Blushing self-consciously again, she retrieved the dog-eared book and was placing it back with the others when the book’s cover illustration caught her attention. It was like nothing she had seen before, although it did have a strange familiarity. While its colors were muted, its fantastical nature brought to mind the groovy, neon-colored black light posters of wizards, unicorns, and misty mountain-scapes that all the head shops on Ocean City’s boardwalk seemed to carry. In other words, the cover looked cool. Framed by unusual looking trees, it featured a winding river upon which floated a line of wooden barrels. Perched atop the last one was a smallish person who appeared to be heading off to parts unknown and presumably, adventure. It was intriguing. And strangely mesmerizing.
BEEP.
An impatient driver idling behind Wes made their annoyance clear.

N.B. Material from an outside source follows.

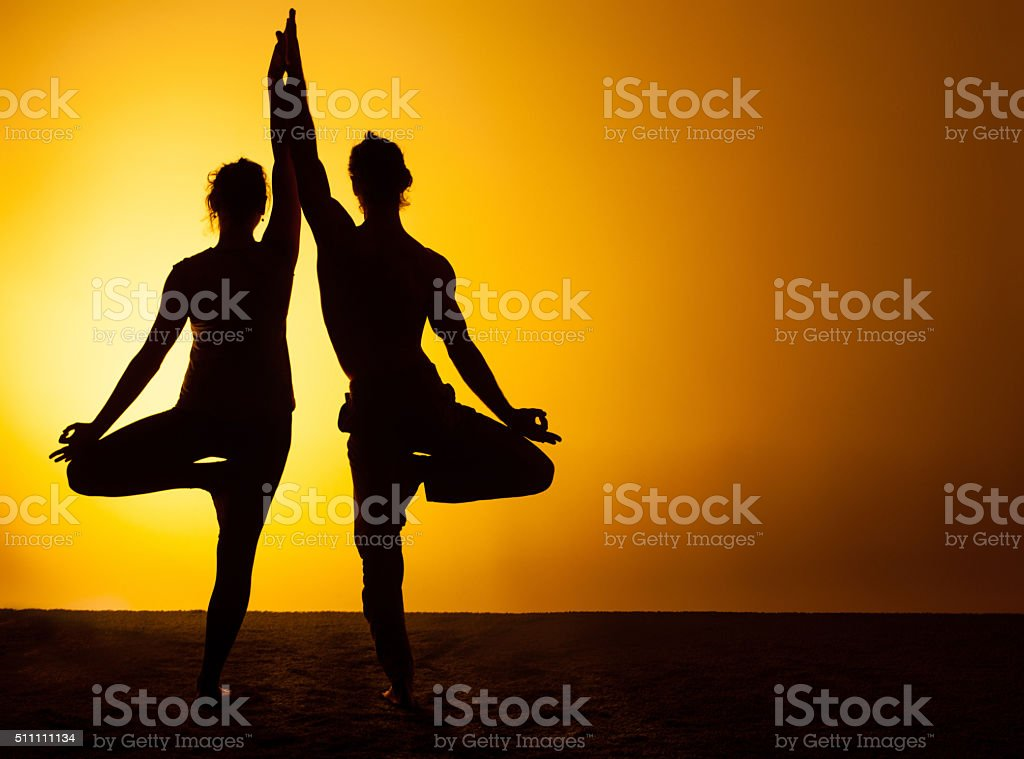 Two people practicing yoga in the sunset light stock photo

Barbie’s head whipped up. “Sorry,” she cried again, and placed the book back with its friends.
Wesley shrugged. “Don’t sweat it, Ginger cat. There is nothing like looking, if you want to find something. Or so says my man, Thorin.”
Barbie understood Wes was speaking English, but that’s about all she understood.
“Um okay,” she muttered, closing the door.
Wesley tossed back his golden hair and laughed. With a wink, he shot her the peace sign, put the car in gear, and zoomed off.
While the Sullivan boys had immediately made off towards Korvette’s -- there had been talk in the car about checking out Alice Cooper’s new School’s Out album -- Bridge had waited.
“Jeez,” she huffed at Barbie once Wes had driven off. “Get out of a car much?”
Barbie shrugged in mock apology, then grabbed Bridge’s hand and dragged her away from the mall and towards the car wash that stood at the other end of the parking lot.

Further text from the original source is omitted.